In [None]:
%pyspark
spark.version

### Import necessary libraries

In [None]:
from pyspark.sql.functions import regexp_replace, regexp_extract
from pyspark.sql.types import StringType, FloatType, IntegerType

### Get data from S3 and Glue Data Catalog

In [None]:
df = spark.read.format("csv")\
.option("header", True)\
.option("inferSchema", True)\
.option("sep", ",")\
.load("s3://dirty-transactions-from-csv-to-parquet/dirty_transactions/dirty_transactions.csv")

In [None]:
df.show(5)

In [None]:
df_glue_table = spark.table("dirty-transactions-from-csv-to-parquet.dirty_transactions")

In [None]:
df_glue_table.show(5)

### Define UDFs

In [None]:
def extract_city_name(string):
    cleaned_string = regexp_replace(string, r'[^\w\s]', '')
    city_name = cleaned_string.strip()
    return city_name

def extract_only_numbers(string):
    numbers = regexp_extract(string, r'\d+', 0)
    return ''.join(numbers)

def extract_floats_without_sign(string):
    string_without_dollar = regexp_replace(string, r'\$', '')
    return float(string_without_dollar)

### Register UDFs

In [None]:
spark.udf.register("extract_city_name", extract_city_name, StringType())
spark.udf.register("extract_only_numbers", extract_only_numbers, IntegerType())
spark.udf.register("extract_floats_without_sign", extract_floats_without_sign, FloatType())

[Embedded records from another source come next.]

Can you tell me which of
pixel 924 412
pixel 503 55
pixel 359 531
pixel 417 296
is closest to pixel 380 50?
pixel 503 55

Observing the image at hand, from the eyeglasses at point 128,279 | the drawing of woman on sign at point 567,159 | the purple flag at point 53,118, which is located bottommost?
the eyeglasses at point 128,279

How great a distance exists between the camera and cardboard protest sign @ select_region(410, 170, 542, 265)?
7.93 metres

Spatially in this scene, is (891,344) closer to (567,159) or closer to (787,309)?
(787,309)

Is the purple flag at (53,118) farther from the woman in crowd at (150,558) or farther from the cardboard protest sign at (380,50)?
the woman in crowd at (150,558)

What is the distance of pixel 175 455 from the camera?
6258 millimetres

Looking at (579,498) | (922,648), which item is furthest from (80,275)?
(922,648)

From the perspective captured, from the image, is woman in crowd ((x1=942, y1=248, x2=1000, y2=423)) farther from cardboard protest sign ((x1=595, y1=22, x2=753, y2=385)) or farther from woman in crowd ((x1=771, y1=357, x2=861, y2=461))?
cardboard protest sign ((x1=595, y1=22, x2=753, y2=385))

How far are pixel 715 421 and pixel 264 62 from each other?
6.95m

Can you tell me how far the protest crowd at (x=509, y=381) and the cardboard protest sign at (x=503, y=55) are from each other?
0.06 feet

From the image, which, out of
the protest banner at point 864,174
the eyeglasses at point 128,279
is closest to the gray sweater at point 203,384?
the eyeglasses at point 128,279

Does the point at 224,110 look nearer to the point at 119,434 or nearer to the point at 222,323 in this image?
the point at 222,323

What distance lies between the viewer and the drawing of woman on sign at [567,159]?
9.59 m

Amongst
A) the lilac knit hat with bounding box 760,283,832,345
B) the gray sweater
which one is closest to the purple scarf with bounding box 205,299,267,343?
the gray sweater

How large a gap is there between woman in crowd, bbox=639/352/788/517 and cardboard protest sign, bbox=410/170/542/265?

### Apply functions and create final clean dataframe

In [None]:
df_final = df_glue_table.selectExpr(
    "store_id",
    "extract_city_name(store_location) as store_location",
    "product_category",
    "extract_only_numbers(product_id) as product_id",
    "extract_floats_without_sign(mrp) as mrp",
    "extract_floats_without_sign(cp) as cp",
    "extract_floats_without_sign(discount) as discount",
    "extract_floats_without_sign(sp) as sp",
    "date"
)

In [None]:
df_final.show(5)

### Write final dataframe to S3 and create a corresponding Data Catalog

In [None]:
df_final.write\
.saveAsTable('dirty-transactions-from-csv-to-parquet.clean_transactions', format='parquet', mode='overwrite',
            path='s3://aws-glue-emr-from-csv-to-parquet/clean_transactions_parquet')